As the months have progressed while learning full time at the Flatiron School, it’s been pretty easy to look back and reflect on how far we’ve come since starting in October. Personally, the most obvious leap has been in Phase 3, learning how to use Ruby on Rails. Learning how to make a basic application with Sinatra seemed like a big step forward in it’s own right, but after a single week of wading through everything that Rails has to offer it was pretty obvious to me that Sinatra was a small fry compared to this framework! Since my project that I built out for the Phase 2 project was something that I was pretty passionate about, I decided to go even further with it for Phase 3, adding more functionality and making the application a little more complex.
My Phase 3 project, like Phase 2, is what I call Musicboxd (not-so-subtly lifted from the social media website that I got inspiration from, Letterboxd). Musicboxd is an app designed for users to rate albums, share their favorite albums with their friends, write out reviews of any length, and see what music strangers are discovering as well.
Some great features that Rails integrates are the addition of different folders to help organize your helper methods that are used in your program’s views and the addition of form partials, both of which help keep logic out of your views, which helps keep your code DRY and easy to read for whoever might be looking through.

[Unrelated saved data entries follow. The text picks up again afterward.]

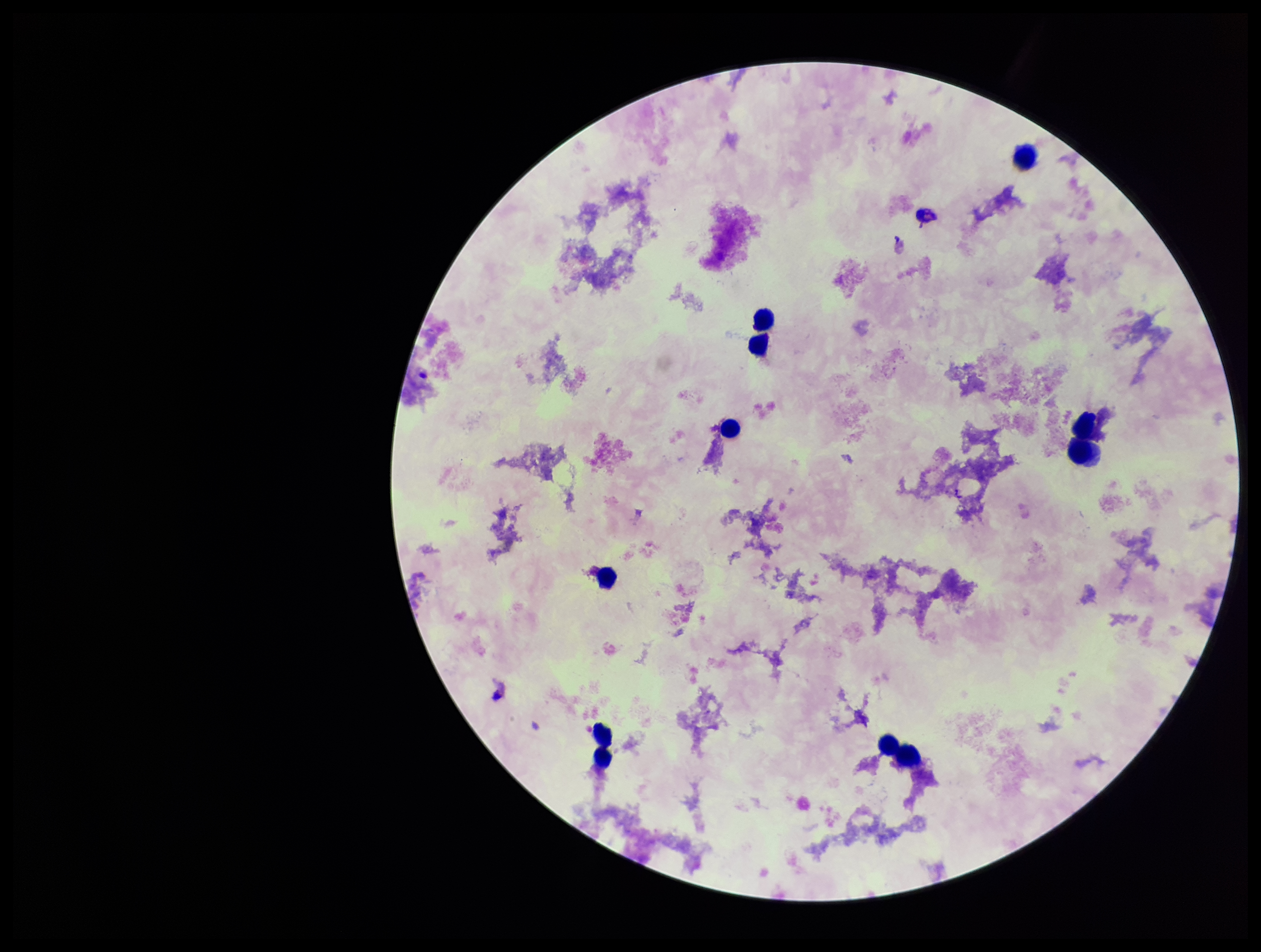
Summary:
  - Plasmodium parasites: none detected
  - Parasite count: 0
  - Leukocyte count: 10
  - Field of view: one from this slide
  - Patient malaria status: negative
  - Capture: smartphone photograph through the microscope eyepiece
  - Stain: Giemsa
  - Preparation: thick smear
  - Image size: 1261×952 pixels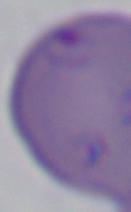

Photomicrograph. A Babesia parasite is shown. 1000x magnification.Give the position of every Plasmodium parasite.
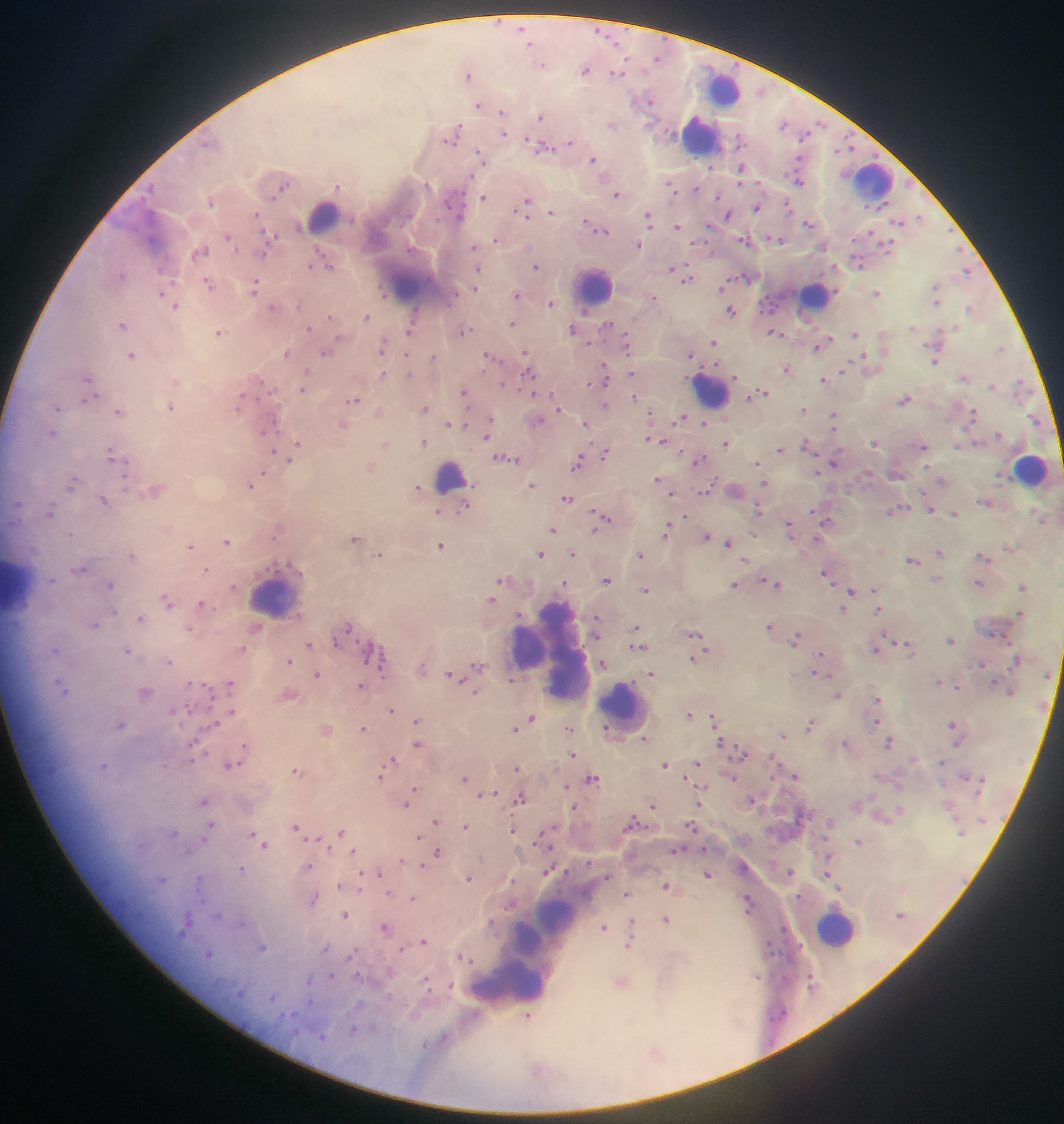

Partials are a feature that can be added to the list of reasons why Rails seems like magic sometimes. The best way to explain how they work is to show you how:
Here’s my New Album view before adding in my partial. It’s not impossible to understand; there’s some logic to display any errors that occur before saving, and the form to create a new album with a nested form for a new artist. It’s not the worst thing in the world, but we can make it easier to read! Because our form will be the same for both our new and edit actions, we can take that form out of the corresponding views and throw it into a new erb file in the albums folder!
Likewise with the errors, but since that part of the view can be used across different folders, we’ll throw it in the layouts folder.
now all we need to put in our new.html.erb file are two lines of code to replace all of that! for the form, we just need to render the form. The errors is where it gets a little more tricky. Because we had to abstract away everything that hinted that it’ll be used for an album, we need to tell the program to add those album instances back in. Here’s what the final file looks like:
Much easier to read! Because the errors partial lives in a different folder, the layouts folder, we need to tell Rails to search outside of the albums folder, hence ‘layouts/errors’. Since every occurance of @album has been abstracted away (being changed to object) in the partial, we need to add those back in. By telling our .erb file to locally replace each occurance of object with @album, we finish rendering our errors partial in our view!
There were parts of Phase 3 that felt more challenging than parts of other phases, but getting through everything and understanding what makes Rails tick has been a great journey! Going through each phase in this course and learning more and more complex concepts in software engineering makes me all the more excited for the final two phases in the course!